Lasky hopes that the Society for Awakening Souls will help students continue to investigate these questions. Next year, he said, they will use the meditation techniques they’ve developed to explore deeper practices, and they’ll continue to organize interactive events, like giving away free hugs during winter finals. Along the way, they’ll explore consciousness on their own, but together, turning inward to push themselves outward.

“I believe, and I think most everyone agrees, that the consciousness of the Society is greater than the consciousness of any one person,” Lasky said. “Once you think about it, it’s obvious. All the people in the world are creating reality, creating society. That makes it easier to think of a universal consciousness that is driving the world.”
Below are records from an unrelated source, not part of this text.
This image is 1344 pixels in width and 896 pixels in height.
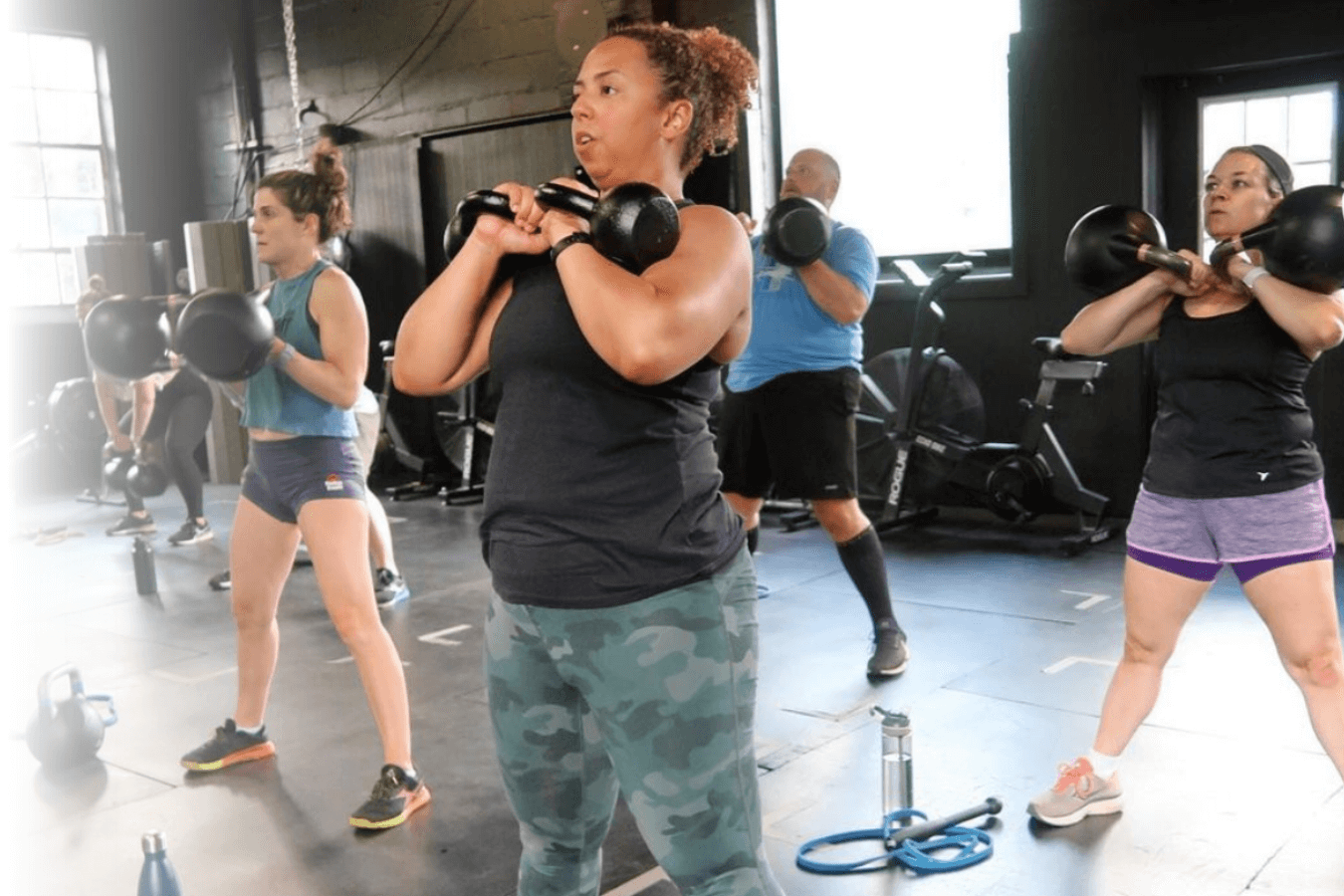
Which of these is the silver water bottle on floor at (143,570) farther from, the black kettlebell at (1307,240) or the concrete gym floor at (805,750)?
the black kettlebell at (1307,240)

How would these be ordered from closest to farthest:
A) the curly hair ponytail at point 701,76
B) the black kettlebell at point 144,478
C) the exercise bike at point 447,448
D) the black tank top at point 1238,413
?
the curly hair ponytail at point 701,76, the black tank top at point 1238,413, the black kettlebell at point 144,478, the exercise bike at point 447,448

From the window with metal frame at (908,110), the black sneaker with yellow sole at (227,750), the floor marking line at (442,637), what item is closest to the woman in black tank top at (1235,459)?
the black sneaker with yellow sole at (227,750)

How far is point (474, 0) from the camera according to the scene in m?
7.42

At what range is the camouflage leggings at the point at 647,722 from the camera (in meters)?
1.33

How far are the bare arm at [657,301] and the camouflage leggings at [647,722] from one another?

In my own course of soul searching, I have been torn between practical needs (money, job security, etc.) and a desire to follow the path of self-awareness no matter where it leads. After all this research, I’m inclined to agree with Oliver’s belief that spiritual yearning has its roots in universal consciousness.

“The soul,” Oliver said, “is aware of itself existing as a pure eternal spirit that has within it all of the universe, and it certainly has access to everything in the universe. I believe that. It comes from existence or God or source—whatever you want to call it.”
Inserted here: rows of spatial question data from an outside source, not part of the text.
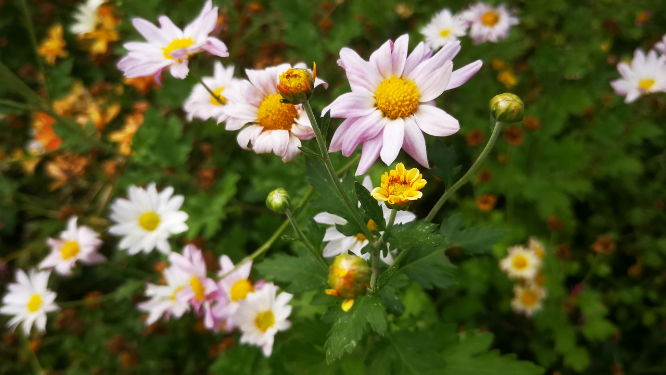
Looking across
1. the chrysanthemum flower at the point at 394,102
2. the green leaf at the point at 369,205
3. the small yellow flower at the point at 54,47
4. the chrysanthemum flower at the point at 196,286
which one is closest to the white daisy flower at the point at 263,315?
the chrysanthemum flower at the point at 196,286

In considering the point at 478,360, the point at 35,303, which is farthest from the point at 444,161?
the point at 35,303

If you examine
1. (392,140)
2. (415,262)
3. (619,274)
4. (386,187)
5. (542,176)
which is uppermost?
(392,140)

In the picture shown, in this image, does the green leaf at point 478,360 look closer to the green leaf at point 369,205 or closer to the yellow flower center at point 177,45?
the green leaf at point 369,205

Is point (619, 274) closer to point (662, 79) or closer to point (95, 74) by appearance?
point (662, 79)

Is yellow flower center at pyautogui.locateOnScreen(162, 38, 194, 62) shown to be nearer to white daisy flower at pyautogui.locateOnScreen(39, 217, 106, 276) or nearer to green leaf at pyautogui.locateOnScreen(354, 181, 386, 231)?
green leaf at pyautogui.locateOnScreen(354, 181, 386, 231)

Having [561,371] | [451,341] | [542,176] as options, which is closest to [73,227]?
[451,341]

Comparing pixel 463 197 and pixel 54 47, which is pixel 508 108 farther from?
pixel 54 47

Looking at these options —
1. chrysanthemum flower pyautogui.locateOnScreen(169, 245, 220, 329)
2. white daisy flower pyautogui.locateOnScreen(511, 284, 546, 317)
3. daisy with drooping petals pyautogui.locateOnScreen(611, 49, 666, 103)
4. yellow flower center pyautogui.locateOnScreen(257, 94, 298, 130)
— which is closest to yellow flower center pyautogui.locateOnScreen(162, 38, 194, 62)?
yellow flower center pyautogui.locateOnScreen(257, 94, 298, 130)
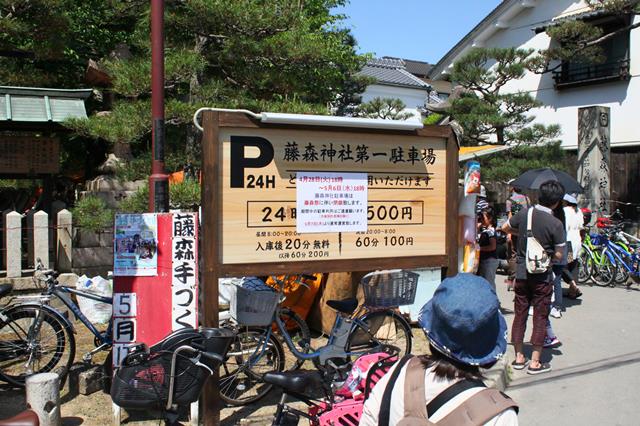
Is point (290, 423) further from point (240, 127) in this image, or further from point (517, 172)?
point (517, 172)

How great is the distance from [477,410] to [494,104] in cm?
1405

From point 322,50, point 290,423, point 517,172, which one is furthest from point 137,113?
point 517,172

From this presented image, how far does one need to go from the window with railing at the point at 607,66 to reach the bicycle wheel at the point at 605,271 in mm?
6802

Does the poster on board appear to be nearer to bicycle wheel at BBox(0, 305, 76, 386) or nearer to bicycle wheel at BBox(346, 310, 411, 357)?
bicycle wheel at BBox(0, 305, 76, 386)

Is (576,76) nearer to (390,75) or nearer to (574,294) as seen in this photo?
(574,294)

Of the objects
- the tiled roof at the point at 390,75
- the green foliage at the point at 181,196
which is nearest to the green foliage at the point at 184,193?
the green foliage at the point at 181,196

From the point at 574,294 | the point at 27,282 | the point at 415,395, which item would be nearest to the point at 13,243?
the point at 27,282

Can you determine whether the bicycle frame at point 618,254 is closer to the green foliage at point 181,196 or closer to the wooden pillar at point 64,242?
the green foliage at point 181,196

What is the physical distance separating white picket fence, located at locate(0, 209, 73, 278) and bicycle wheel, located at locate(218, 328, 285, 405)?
404cm

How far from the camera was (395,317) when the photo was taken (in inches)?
236

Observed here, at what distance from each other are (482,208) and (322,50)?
3.54 metres

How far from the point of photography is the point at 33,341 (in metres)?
Answer: 5.28

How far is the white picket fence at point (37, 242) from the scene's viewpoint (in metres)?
7.76

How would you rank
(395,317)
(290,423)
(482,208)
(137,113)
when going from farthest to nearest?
(482,208), (137,113), (395,317), (290,423)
Over a plate of peach cobbler, Harte and I, a decade apart in age, were coming to the same basic conclusions.

“We are more than the body. It’s so apparent and obvious to me,” she said.

Harte leaned forward and put her fist on the table as if to pound it.

“People might disagree and think that there’s nothing beyond the material world, that it’s not fine-tuned, it’s random. And maybe I’m crazy, and maybe I’ll die and I’m wrong, but my life is going to be a happy beautiful thing where I travel and experience new cultures and expand my consciousness.” She looked at me, her brown eyes shining. “And I’d rather have lived my life thinking that the universe is based on love. That there is something more than meets the eye.”